Sunday, April 22, 2012

The Non-Aggression Principle and Violence



“A person is a person because he recognizes others as persons.” ~Desmond Tutu

I hope to make this a quick entry, as typing on a mobile device does not meet my needs for expedient communication and I've developed this argument in detail else where.

Some very critically astute observers have noted that while they have philosophical sympathy for the principle of non-initiation of aggression, they also note that it seems some-what contradictory to condemn aggression/violence/coercion/theft when it is initiated, but to defend/uphold the very same actions when they are employed to defend one's self from the initiation of aggression.

How can violence be "wrong" when it is initiated but "ok" when used in defense?

I argue the difference, is not a change in the essence of the actions, but as a result in a qualitative change in the actors.

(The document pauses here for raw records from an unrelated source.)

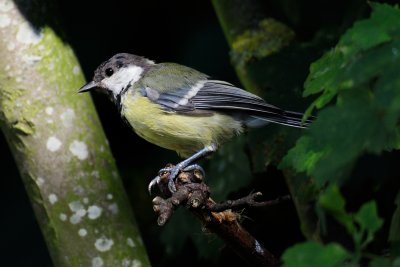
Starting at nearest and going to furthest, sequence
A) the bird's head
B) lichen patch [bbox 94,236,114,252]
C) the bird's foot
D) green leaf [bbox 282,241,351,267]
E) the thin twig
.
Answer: green leaf [bbox 282,241,351,267] → the thin twig → the bird's foot → lichen patch [bbox 94,236,114,252] → the bird's head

Rothbard argues (I think correctly) that Natural Law proceeds from reason/rationality itself. That any concept of ethics is only possible between rational/reasonable persons (I also argue that sociability is also a necessary requirement, but I'll leave this thought alone for now).

Ethics is not possible between the lion and her prey; between the insect and the fish, no application of ethical theory is relevant.

Human beings experience (live within) a kind of co-existence between two modes of being, which are somewhat distinct and yet inextricable from one another; of at one time possessing rational-consciousness (mind) and in the other mode of being, as a material-organisms.

Just as we do not call it an act of violence, if a woman was to protect/defend herself from the "fury" of a raging storm; it is neither a violent act for a woman to defend herself from an aggressive feral hog, or a hostile pack of dogs.  I contend, that it is not, strictly speaking, "violence" to defend one's-self from the threats of any ravaging beast of nature; when confronted with such a threat, one acts in the justification of the the gazelle that kicks the lion; where reason is absent, then ethics is irrelevant.

It is not possible to negotiate with a storm, nor a feral hog, nor a pack of dogs; the lion and the gazelle are past any possibility for negotiations; they strive to live, to survive, as the organisms they are.

If a man determines that he will act, so as to initiate violence upon a woman, the woman who responds with "violence" in defense, is acting as one, set upon by the wild beast of nature; she might prefer to negotiate this conflict in some other manner, but as it happens, the man in his choice/determination/commitment to initiate an act of aggression, chose to preclude the possibility for rational negotiation with the woman, he has chosen to assault.

The woman who defends herself from such man who would initiate aggression, is truly, no more "violent" than she would be if she were attacked by a pack of vicious dogs and defended herself with the same means/actions.

It is the man who would initiate aggression, who has given-in/surrendered to his baser existence as mere organism, and temporarily decided to suspend his use of reason.  The choice to initiate aggression, is an act which is a denial of either or both of a person's rationality (rational-existence) or their sociability (social-existence).  In the moment that the man attacks, he, by the very act, either denies his own rationality and by so doing, he betrays himself as having the appearance of one in control of his rationality/consciousness/mind, but he is not a rational-man at all, and has revealed himself to be, in the moment of aggression, as a beast of nature; and one of the most cunning and most deadly variety, or else, if he does not deny his own rational-consciousness, he has, by his act, declared that he denies the rational-existence of his victim; and in either case, if his victim wishes to lay-claim to her right to live, she will defend herself by whatever means necessary to defend against this beast-of-nature.


Therefore, I argue, that the class of acts, which are referred to generally as "self-defense" is not truly violence at all, it is not force, in any other sense, other than in the sense in which a physicist would use the term; it is the manipulation of one's environment to protect one's physical body from physical dangers; it is a rational response to protect one's self from those forces of nature that are a danger to one's well-being.  Because we exist as both rational minds and as physical organisms; ethics is only a relevant category when two rational minds are each willing to respect their common dignity.